As she did in Selma, DuVernay piles on tragedy, guilt, and abhorrence. She follows Spike Lee’s method of throwing in every grievance she can think of, every offense she has stored up. Black American history as Bamboozled II. From Fred Hampton to the miscreant Freddie Gray, DuVernay trots out a motley troupe of undifferentiated fatalities; her haphazard technique makes Angela Davis’s comment that “reform inevitably leads to more repression” sound unreasonable. (Convicted cop-killer Mumia Abu Jamal must be lost on DuVernay’s hard drive — or else his once-sacred position in modern protest lore has been usurped by Trayvon Martin–inspired sentimentality.) When DuVernay invokes cheerleaders Rachel Maddow and John Oliver, The 13th hits the bottom of the barrel.

The 13th could be the recruiting film Black Lives Matters has not managed to produce on its own. DuVernay borrows BLM’s shallow perspective and lack of consequence, as well as its progressive jargon — academic persiflage about “the black body,” leading to the repetitive motif of the word “CRIMINAL” flashing on screen. This fundamentally confuses social prohibition with cultural demonization. That graphic word-image is underscored with anxious, angry-sounding hip-hop music to give it unearned emotional weight. It’s cheap bombast because DuVernay uses utterly mediocre, didactic hip-hop, often the uninspiring, doggerel-prone rapper Common.

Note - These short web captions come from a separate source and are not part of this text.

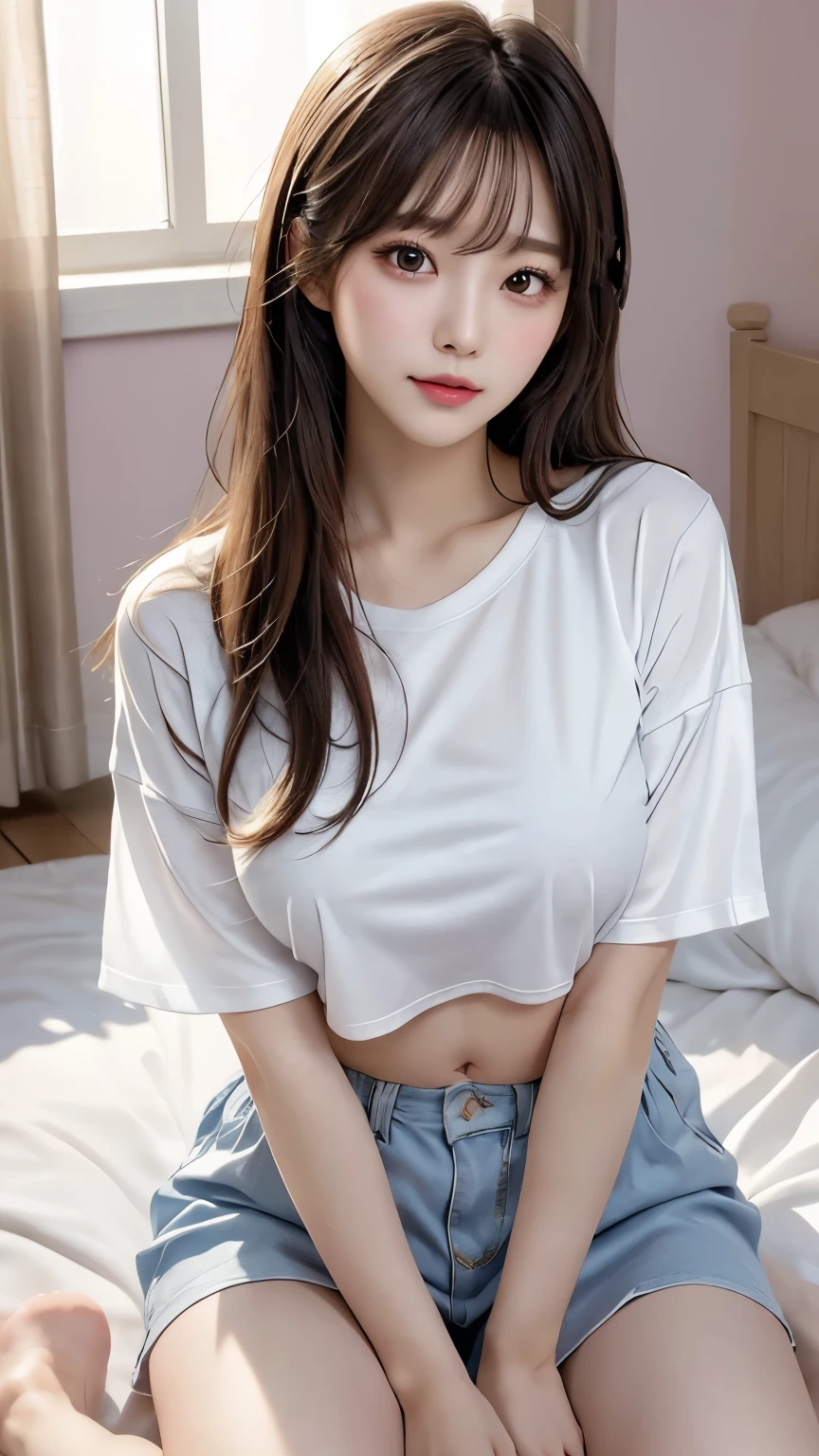 1 girl, solitary, long hair, shirt, white shirt, Bangs, Upper Body, earrings, Jewelry, white hair, shut up、Lying in bed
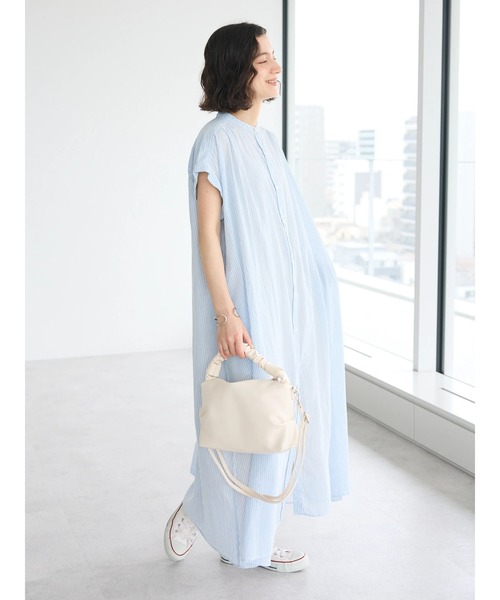 CRAFT STANDARD BOUTIQUE(クラフトスタンダードブティック)の「インド綿バンドカラーワンピース(ワンピース・レディース・ネイビー/グレー系その他2/サックスブルー系3/ラベンダー・FREE)」の14枚目の写真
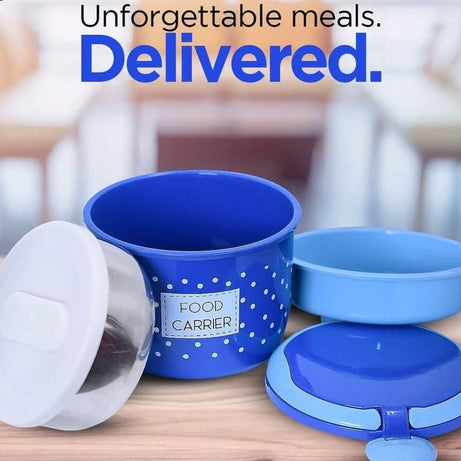 Plastic Food Career Double Layer Tiffin Lunch Box With Under Mini Steel Box for Food Storage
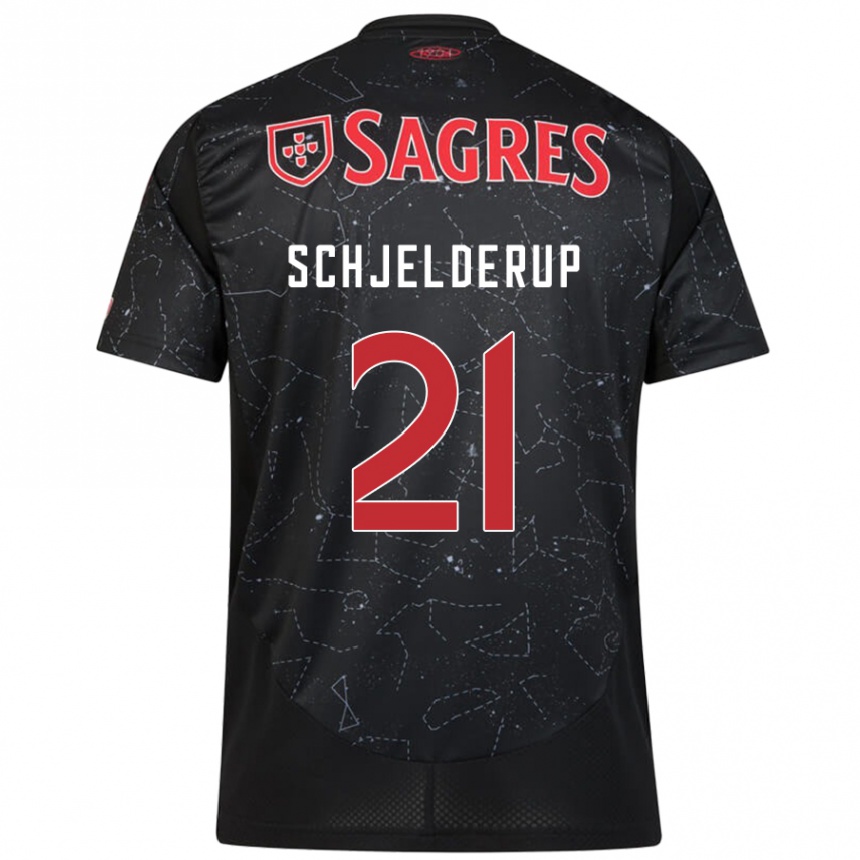 Kids Football Andreas Schjelderup #21 Black Red Away Jersey 2024/25 T-Shirt Canada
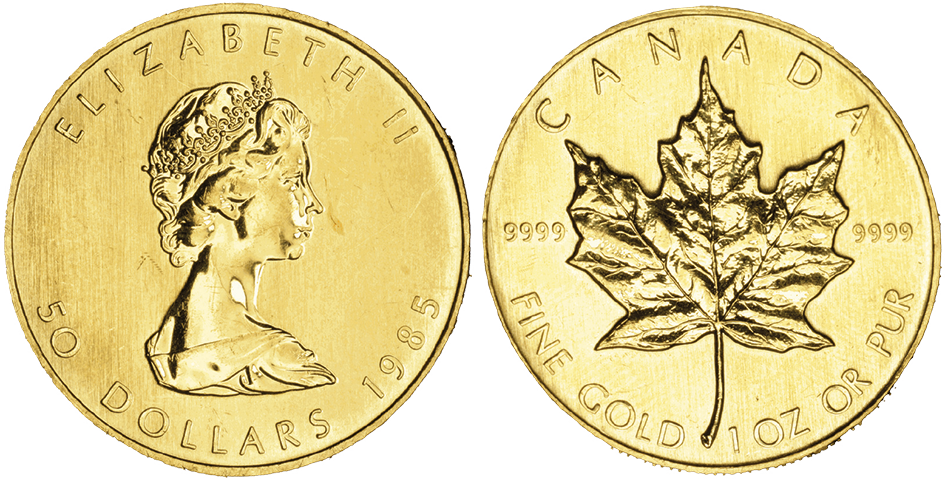 1985, 50 CAD Gedenkmünze &quot;Maple Leaf&quot;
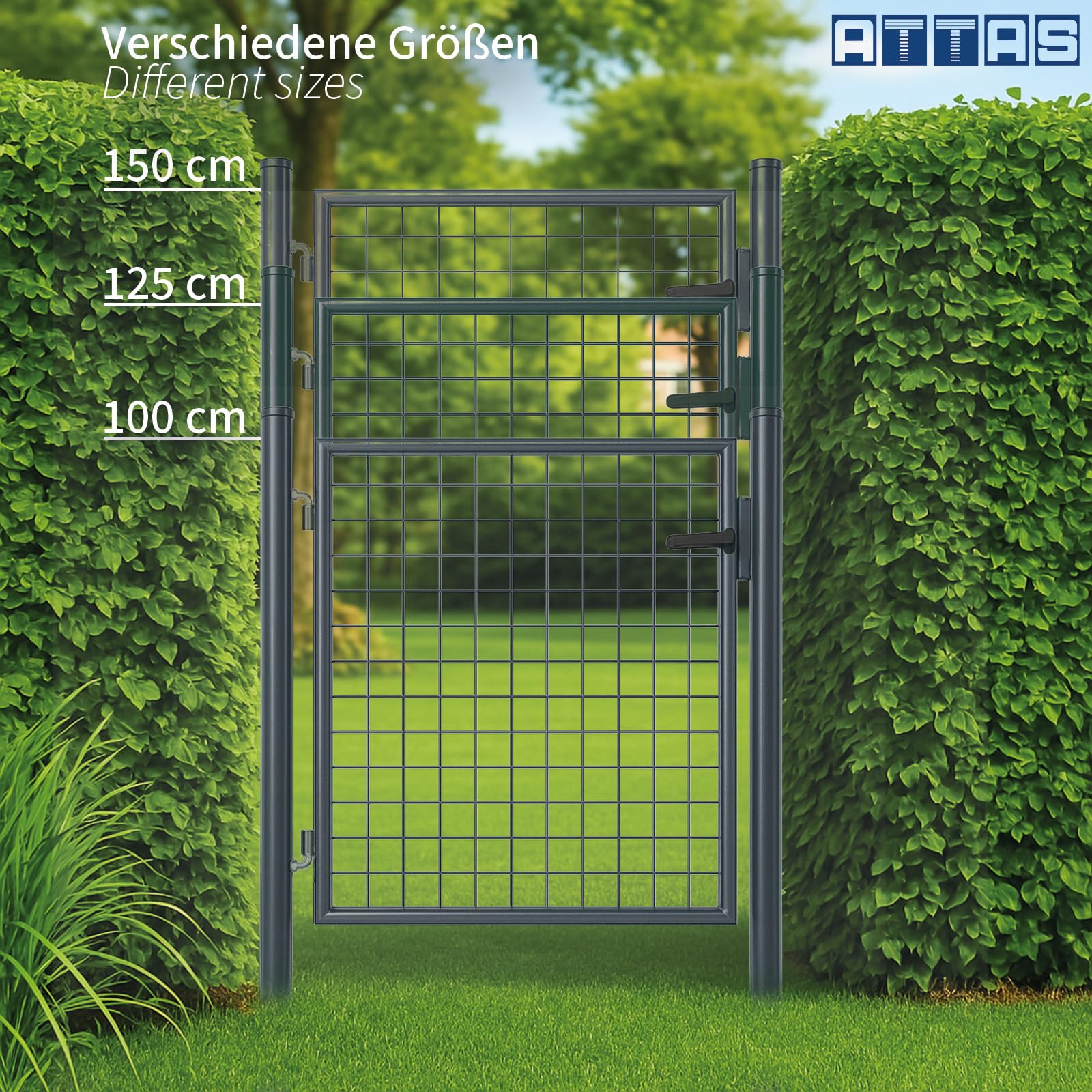ATTAS Gartentor Metall | 125x100, anthrazit, inkl. Schloss und 3 Schlüssel abschließbar| Zauntür, Gartentür für Doppelstabmattenzaun Tor, Zauntor Metall, Hoftor, Rund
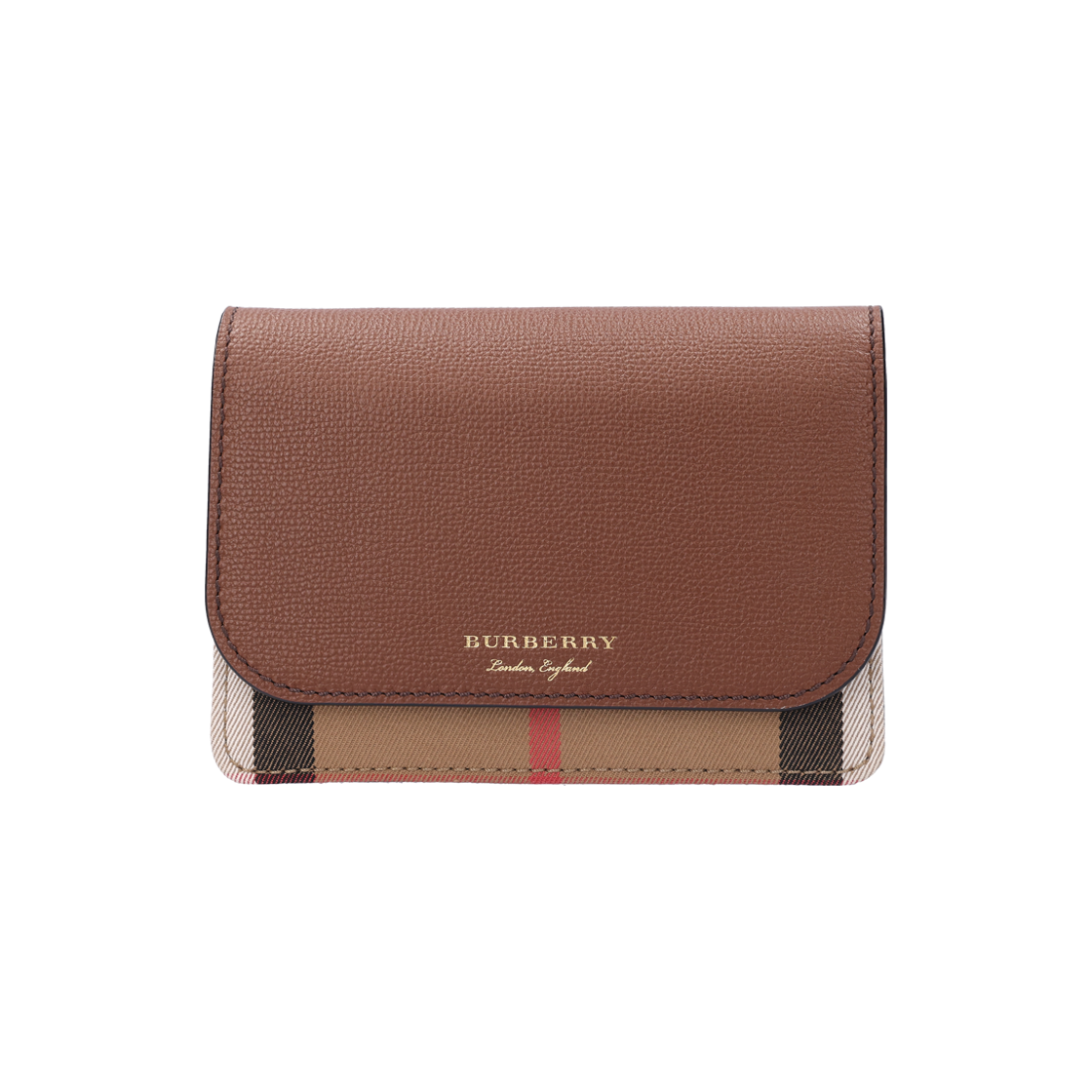ITKSW2HMORAU Burberry Hampshire House Crossbody Bag Canvas Leather Tan Brown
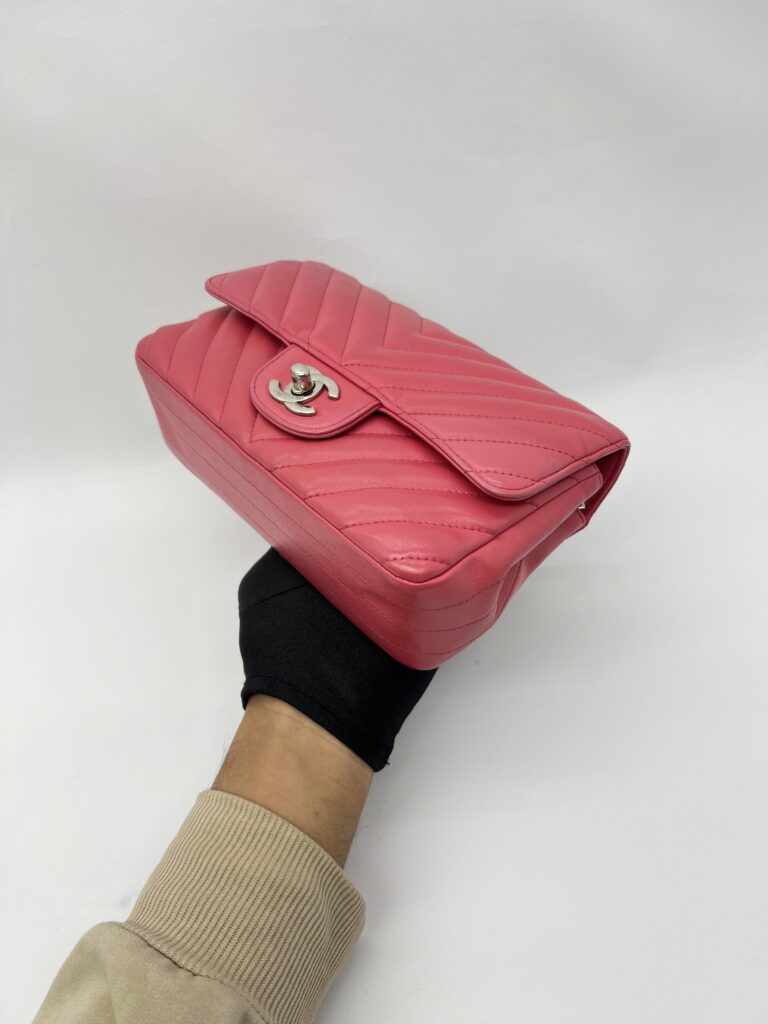 Chanel Mini Rectangle Chevron Pink SHW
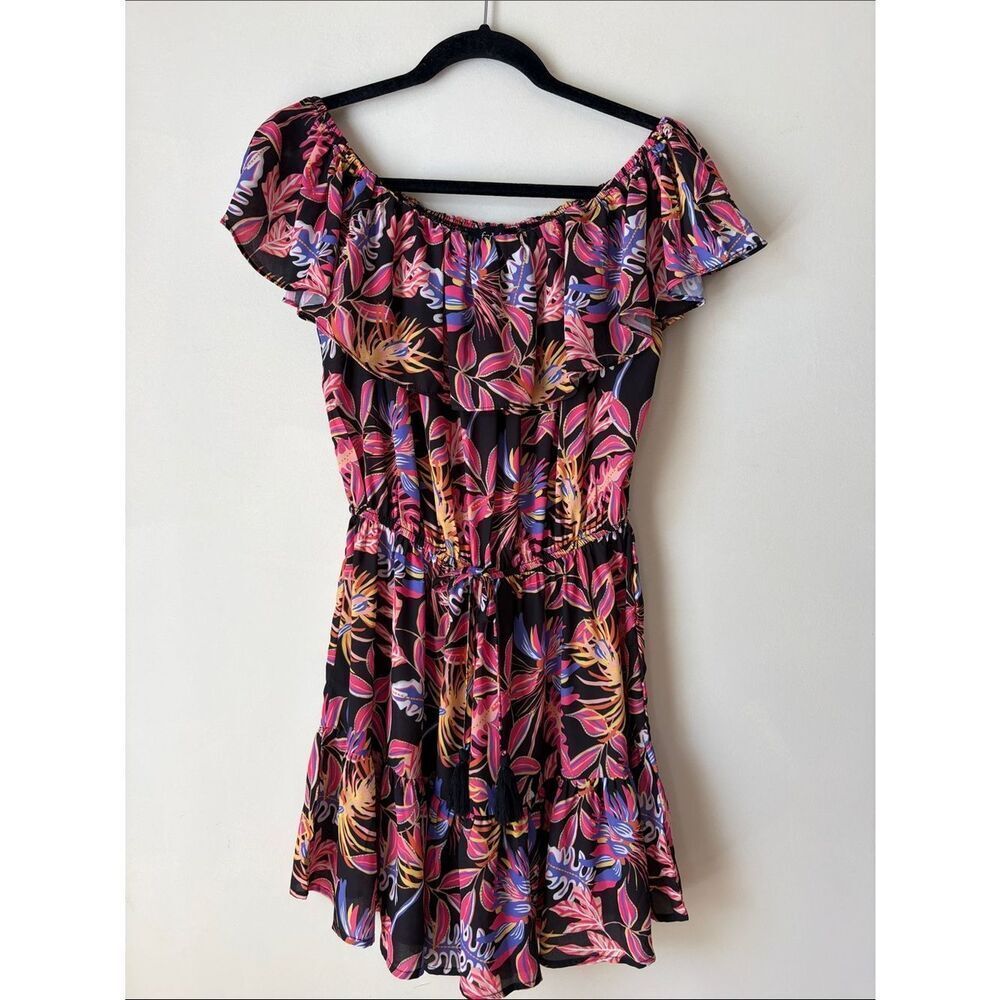 Off-Shoulder Tropical Print Romper in Black with Pink & Orange Florals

Here’s the Talented Tenth’s 21st-century iteration (and alienation) that is overlooked in Duvernay’s bourgie approach: the great Houston rap group Geto Boys. Their rough-spoken, bluesy, and magnificent 1995 album The Resurrection takes DuBois’s prediction and spins it: “By the year 2015 they gonna have 70% of our community locked-up. . . . It’s gonna be like Warsaw. Ghetto.” But the Geto Boys went beyond simply exaggerating and griping about incarceration; they dealt with the corruption affecting the Clinton-era black urban mindset and carried the voice of the Left-Behinds. The Resurrection’s opening track, “Still,” was a stunning and profane declaration against the insidious persistence of deprivation and racism — black outrage turned in on itself and thus exposing the range of America’s human tragedy — treating it as, well, black humor. Geto Boys examined their own lethal desperation and rethought the sentimentalizing of civil-rights politics. This was long before DuVernay’s Talented Tenth of black academia — and Hollywood — discovered guilt, horror, and blame and capitalized on them as the new social consciousness. Great art like Geto Boys’ The Resurrection goes deep; this facile documentary doesn’t.

-----

About precedents: The 13th was chosen as the opening-night event of the Film Society of Lincoln Center’s New York Film Festival. It is the first documentary ever accorded that prestigious position, breaking precedent with the festival’s 53-year emphasis on narrative fiction. It’s perverse, given that DuVernay’s film blames The Birth of a Nation, D. W. Griffith’s 1915 masterpiece, for setting new precedents in racism — an insultingly glib defamation for a venerable film institution to sponsor. One of DuVernay’s talking heads blathers about a “search for the medium of technology that will confirm your experience such that your basic humanity can be recognized.” If The 13th is payback, it isn’t good enough to answer Griffith’s flawed genius. But black-and-white cookies were served at the opening-night party.